COMPITO A >> Riscrivi sotto forma di elenco il paragrafo del testo sul Corpo e Sangue di Cristo che inizia con "Lasciamoci interrogare in profondità". Mantieni i fatti principali.
COMPITO B >> Trascrivi dal testo sul Corpo e Sangue di Cristo il passo che parte dalle parole "Lasciamoci interrogare in" e si ferma dopo "la cena pasquale.". Non cambiare nulla.

BRANO DA LEGGERE >>
---+---

Es 24, 3-8; Sal 115; Eb 9, 11-15; Mc 14, 12-16. 22-26

SOLENNITÀ SANTISSIMO CORPO e SANGUE di CRISTO

02-06-2024

 

2  Giugno  2024

 

“Questa festa dell’Eucaristia, o del Corpo del Signore (Messale di Pio V), o solennità del Santissimo Corpo e Sangue di Cristo (Messale di Paolo VI), come la solennità della Triunità di Dio celebrata domenica scorsa è tardiva. Infatti, è stata istituita nel XIII secolo, e nel secolo seguente ha faticato a imporsi in occidente, restando invece sempre sconosciuta nella tradizione ortodossa. L’intenzione della chiesa è quella di proporre, fuori del santissimo triduo pasquale, la contemplazione, l’adorazione e la celebrazione del mistero eucaristico del quale viene fatto memoria il giovedì santo, in coena Domini. Quanto al brano evangelico scelto, il messale italiano in questa annata B propone la lettura del racconto dell’ultima cena nel vangelo secondo Marco, che ora cerchiamo di accogliere come parola del Signore” (Enzo Bianchi).

Lasciamoci interrogare in profondità dal racconto dell’ultima cena secondo il Vangelo di Marco. Gesù è consapevole che ormai sta per essere arrestato e ucciso, si sente braccato, non sa fino in fondo se può fidarsi di tutti i suoi discepoli, perché uno l’ha ormai tradito, e quindi agisce con molta circospezione e cerca di predisporre tutto per celebrare la Pasqua. Infatti i due discepoli da Lui inviati devono incontrare un uomo con una brocca d’acqua (cosa insolita perché erano le donne a svolgere questa operazione) e devono seguirlo sino ad una casa, dove costui indicherà loro la “camera alta”, la sala al piano superiore già arredata e pronta, in cui predisporre tutto per la cena pasquale.

---+---

RIGHE FORNITE >>
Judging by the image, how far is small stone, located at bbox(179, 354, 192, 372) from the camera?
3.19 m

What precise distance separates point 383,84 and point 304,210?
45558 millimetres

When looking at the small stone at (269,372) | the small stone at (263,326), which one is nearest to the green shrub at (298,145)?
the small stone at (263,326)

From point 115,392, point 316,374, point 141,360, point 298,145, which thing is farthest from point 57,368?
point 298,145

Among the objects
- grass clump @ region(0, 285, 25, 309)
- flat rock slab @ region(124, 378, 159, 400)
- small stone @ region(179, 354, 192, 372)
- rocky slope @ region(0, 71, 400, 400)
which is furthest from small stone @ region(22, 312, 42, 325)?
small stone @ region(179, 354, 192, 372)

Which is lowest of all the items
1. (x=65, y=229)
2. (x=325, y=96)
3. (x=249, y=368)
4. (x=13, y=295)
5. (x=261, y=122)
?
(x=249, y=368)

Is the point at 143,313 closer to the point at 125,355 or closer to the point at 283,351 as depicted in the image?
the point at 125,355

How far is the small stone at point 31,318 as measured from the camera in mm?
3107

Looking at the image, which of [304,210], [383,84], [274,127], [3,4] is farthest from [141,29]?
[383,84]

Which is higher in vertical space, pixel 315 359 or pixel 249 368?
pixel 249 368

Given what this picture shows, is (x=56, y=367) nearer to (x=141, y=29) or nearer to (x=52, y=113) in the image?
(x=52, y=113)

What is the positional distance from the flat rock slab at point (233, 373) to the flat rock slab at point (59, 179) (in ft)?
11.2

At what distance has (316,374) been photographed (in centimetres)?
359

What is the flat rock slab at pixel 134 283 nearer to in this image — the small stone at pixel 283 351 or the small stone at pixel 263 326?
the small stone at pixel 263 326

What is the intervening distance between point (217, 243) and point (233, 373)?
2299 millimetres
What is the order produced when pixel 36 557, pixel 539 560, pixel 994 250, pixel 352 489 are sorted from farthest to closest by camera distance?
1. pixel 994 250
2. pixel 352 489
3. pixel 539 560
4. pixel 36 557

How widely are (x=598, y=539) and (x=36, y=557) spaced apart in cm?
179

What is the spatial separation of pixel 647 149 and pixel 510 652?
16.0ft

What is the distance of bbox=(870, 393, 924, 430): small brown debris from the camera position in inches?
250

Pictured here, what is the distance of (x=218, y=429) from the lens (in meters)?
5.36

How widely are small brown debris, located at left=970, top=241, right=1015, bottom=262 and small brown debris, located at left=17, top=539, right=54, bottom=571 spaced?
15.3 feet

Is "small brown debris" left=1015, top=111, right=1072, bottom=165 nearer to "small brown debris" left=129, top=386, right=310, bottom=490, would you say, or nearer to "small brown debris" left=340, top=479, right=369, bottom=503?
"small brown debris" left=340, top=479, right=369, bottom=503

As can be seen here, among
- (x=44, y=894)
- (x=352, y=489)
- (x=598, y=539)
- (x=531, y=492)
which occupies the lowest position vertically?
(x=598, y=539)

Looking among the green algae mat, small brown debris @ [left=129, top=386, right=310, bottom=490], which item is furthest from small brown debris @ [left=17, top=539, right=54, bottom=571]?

---+---

SOLUZIONE ESERCIZIO A >>
- Ci si lascia interrogare dal racconto dell'ultima cena nel Vangelo di Marco.
- Gesù sa che sta per essere arrestato e ucciso e si sente braccato.
- Non sa se può fidarsi di tutti i discepoli, perché uno l'ha già tradito. Per questo agisce con molta prudenza.
- Manda due discepoli a preparare la Pasqua. Devono incontrare un uomo con una brocca d'acqua, cosa insolita perché erano le donne a farlo, e seguirlo fino a una casa.
- Lì l'uomo indicherà la "camera alta", la sala al piano superiore già arredata e pronta, dove preparare la cena pasquale.

SOLUZIONE ESERCIZIO B >>
Lasciamoci interrogare in profondità dal racconto dell’ultima cena secondo il Vangelo di Marco. Gesù è consapevole che ormai sta per essere arrestato e ucciso, si sente braccato, non sa fino in fondo se può fidarsi di tutti i suoi discepoli, perché uno l’ha ormai tradito, e quindi agisce con molta circospezione e cerca di predisporre tutto per celebrare la Pasqua. Infatti i due discepoli da Lui inviati devono incontrare un uomo con una brocca d’acqua (cosa insolita perché erano le donne a svolgere questa operazione) e devono seguirlo sino ad una casa, dove costui indicherà loro la “camera alta”, la sala al piano superiore già arredata e pronta, in cui predisporre tutto per la cena pasquale.